How often are we surrounded by lines? A short morning walk reveals — instances of lines.
The sidewalk. In my three years of walking I have only now realized that it rests atop a valley of sorts, its slope now embraced by the autumn leaves. How might my thinking change if my route consists of a forest path, instead of strict linearity? Then beside the linear sidewalk follows the linear road. Both of these linear paths we follow are everyday occurrences. Do they have any influence over our lives? Do they, with cunning subtlety, tell us that our lives are linear?
Maybe it’s just the unfortunate truth of living in Toronto. The roads are grid-like, the cold squares, the jail cells. For the sake of efficiency, for human corpse mass storage, our roads tend to be linear. Perhaps it’s also because linear roads are easier to drive on, easier to plow snow, no corners in which to control the speed. Yes, it is easier; easier to not worry, to plow through life with indifference.

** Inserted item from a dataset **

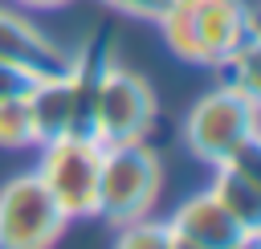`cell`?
<instances>
[{"mask_svg":"<svg viewBox=\"0 0 261 249\" xmlns=\"http://www.w3.org/2000/svg\"><path fill=\"white\" fill-rule=\"evenodd\" d=\"M212 184L208 192L216 196V204L245 229V233H261V180H257V167L253 159H241V163H220L212 167Z\"/></svg>","mask_w":261,"mask_h":249,"instance_id":"9c48e42d","label":"cell"},{"mask_svg":"<svg viewBox=\"0 0 261 249\" xmlns=\"http://www.w3.org/2000/svg\"><path fill=\"white\" fill-rule=\"evenodd\" d=\"M33 122H29V106L24 94H8L0 98V147H33Z\"/></svg>","mask_w":261,"mask_h":249,"instance_id":"8fae6325","label":"cell"},{"mask_svg":"<svg viewBox=\"0 0 261 249\" xmlns=\"http://www.w3.org/2000/svg\"><path fill=\"white\" fill-rule=\"evenodd\" d=\"M29 73H20V69H12V65H0V98H8V94H24L29 90Z\"/></svg>","mask_w":261,"mask_h":249,"instance_id":"4fadbf2b","label":"cell"},{"mask_svg":"<svg viewBox=\"0 0 261 249\" xmlns=\"http://www.w3.org/2000/svg\"><path fill=\"white\" fill-rule=\"evenodd\" d=\"M228 249H261V233H245L237 245H228Z\"/></svg>","mask_w":261,"mask_h":249,"instance_id":"9a60e30c","label":"cell"},{"mask_svg":"<svg viewBox=\"0 0 261 249\" xmlns=\"http://www.w3.org/2000/svg\"><path fill=\"white\" fill-rule=\"evenodd\" d=\"M167 229L179 237V241H192L200 249H228L245 237V229L216 204L212 192H196L188 196L171 216H167Z\"/></svg>","mask_w":261,"mask_h":249,"instance_id":"ba28073f","label":"cell"},{"mask_svg":"<svg viewBox=\"0 0 261 249\" xmlns=\"http://www.w3.org/2000/svg\"><path fill=\"white\" fill-rule=\"evenodd\" d=\"M163 192V159L159 151L139 143H102V167H98V212L106 225H130L151 216L155 200Z\"/></svg>","mask_w":261,"mask_h":249,"instance_id":"3957f363","label":"cell"},{"mask_svg":"<svg viewBox=\"0 0 261 249\" xmlns=\"http://www.w3.org/2000/svg\"><path fill=\"white\" fill-rule=\"evenodd\" d=\"M114 249H175V237L167 229V220H130V225H118V237H114Z\"/></svg>","mask_w":261,"mask_h":249,"instance_id":"30bf717a","label":"cell"},{"mask_svg":"<svg viewBox=\"0 0 261 249\" xmlns=\"http://www.w3.org/2000/svg\"><path fill=\"white\" fill-rule=\"evenodd\" d=\"M69 61H73V53L65 45H57L45 29H37L29 16H20L12 8H0V65H12L37 82L45 73L69 69Z\"/></svg>","mask_w":261,"mask_h":249,"instance_id":"52a82bcc","label":"cell"},{"mask_svg":"<svg viewBox=\"0 0 261 249\" xmlns=\"http://www.w3.org/2000/svg\"><path fill=\"white\" fill-rule=\"evenodd\" d=\"M155 24L175 57L212 69L257 41V20L245 0H171Z\"/></svg>","mask_w":261,"mask_h":249,"instance_id":"6da1fadb","label":"cell"},{"mask_svg":"<svg viewBox=\"0 0 261 249\" xmlns=\"http://www.w3.org/2000/svg\"><path fill=\"white\" fill-rule=\"evenodd\" d=\"M98 4H106L122 16H135V20H159L171 0H98Z\"/></svg>","mask_w":261,"mask_h":249,"instance_id":"7c38bea8","label":"cell"},{"mask_svg":"<svg viewBox=\"0 0 261 249\" xmlns=\"http://www.w3.org/2000/svg\"><path fill=\"white\" fill-rule=\"evenodd\" d=\"M37 180L49 188L57 208L73 216H94L98 212V167H102V143L90 135H57L49 143H37Z\"/></svg>","mask_w":261,"mask_h":249,"instance_id":"5b68a950","label":"cell"},{"mask_svg":"<svg viewBox=\"0 0 261 249\" xmlns=\"http://www.w3.org/2000/svg\"><path fill=\"white\" fill-rule=\"evenodd\" d=\"M159 114L155 90L143 73L126 69L114 57L98 61V90H94V139L98 143H139L151 135Z\"/></svg>","mask_w":261,"mask_h":249,"instance_id":"277c9868","label":"cell"},{"mask_svg":"<svg viewBox=\"0 0 261 249\" xmlns=\"http://www.w3.org/2000/svg\"><path fill=\"white\" fill-rule=\"evenodd\" d=\"M16 8H29V12H49V8H61L69 0H12Z\"/></svg>","mask_w":261,"mask_h":249,"instance_id":"5bb4252c","label":"cell"},{"mask_svg":"<svg viewBox=\"0 0 261 249\" xmlns=\"http://www.w3.org/2000/svg\"><path fill=\"white\" fill-rule=\"evenodd\" d=\"M171 237H175V233H171ZM175 249H200V245H192V241H179V237H175Z\"/></svg>","mask_w":261,"mask_h":249,"instance_id":"2e32d148","label":"cell"},{"mask_svg":"<svg viewBox=\"0 0 261 249\" xmlns=\"http://www.w3.org/2000/svg\"><path fill=\"white\" fill-rule=\"evenodd\" d=\"M69 216L57 208L37 171H20L0 184V249H53Z\"/></svg>","mask_w":261,"mask_h":249,"instance_id":"8992f818","label":"cell"},{"mask_svg":"<svg viewBox=\"0 0 261 249\" xmlns=\"http://www.w3.org/2000/svg\"><path fill=\"white\" fill-rule=\"evenodd\" d=\"M257 139H261V131H257V98L237 90V86H228V82L208 90L204 98H196L188 118H184V143L208 167L253 159L257 155Z\"/></svg>","mask_w":261,"mask_h":249,"instance_id":"7a4b0ae2","label":"cell"}]
</instances>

Straight lines are easy. All you have to do is keep going. Keep going straight, no need to think about curving this way or the other. Maybe we think they’re the most efficient path to take. A straight line is the shortest distance between two points.
Yet we know this isn’t always true, unless we believe our lives is empty, Euclidean space.
Now, where did this value of efficiency come from? Why have we structured our lives around the most efficient, the fastest, the most productive?
What if we rid of sidewalks? Just get rid of them. Good intentions for comfortable feet have turned into lifeless prods on the concrete. Of course, along this new path, there may be fallen branches or puddles that block our way. But doesn’t that just add to the meaning of it all? They add variety to our mundane routines.
And it’s not just the paths we follow that bombard us with explicit lines. Poles, signs, crosswalk stripes; tiles, doors, window frames; walls, paper, hardwood floors.
Those are lines leading to nowhere. Amidst the randomness of life there is a constant truth. Another step forward just means another step in the same direction. Why do we fear walking backward? Is someone going to rear end us? No, there’s nothing back there, nothing except for a straight straight line.
Isn’t a straight line merely a human abstraction? Oh yes, geometry, vectors, algebra. Yet with that level of engineering ingenuity they could really think of nothing else but straight table legs. Albeit, this does give us something to yearn for; when we go on those vacations and try to escape this linear urban existence.
Maybe this is what we’re taught to do. Through submission to the first line we see, the teacher’s ruler, to standing in line, a bunch of schoolchildren willfully eager to have their lives restricted.
Oh no, don’t go in circles, they say, you’ll just end up where you’ve started. But those who walk in circles, just for a while, got to see what their linear friends did not. They saw everything around them. While their friends, whether they were staring dead into the future or dead into the past, it’s all the same. Dead line. Yet, a circle is not good enough. A circle is merely a collection of infinite lines.
If our ingenious minds can reduce the disorder of nature to mere lines, surely we can break free of circles and lines. Thoughts meander, let them meander. Our mind wanders, let it wander.
Oh, organize your thoughts, they say. Yet that is only true for talking to other strange creatures. Why organize and restrict when there is beauty in the chaos of thought? Eyes glitter, flashing, darting; signals crashing and colliding. I hope we don’t lose this orchestrated mess.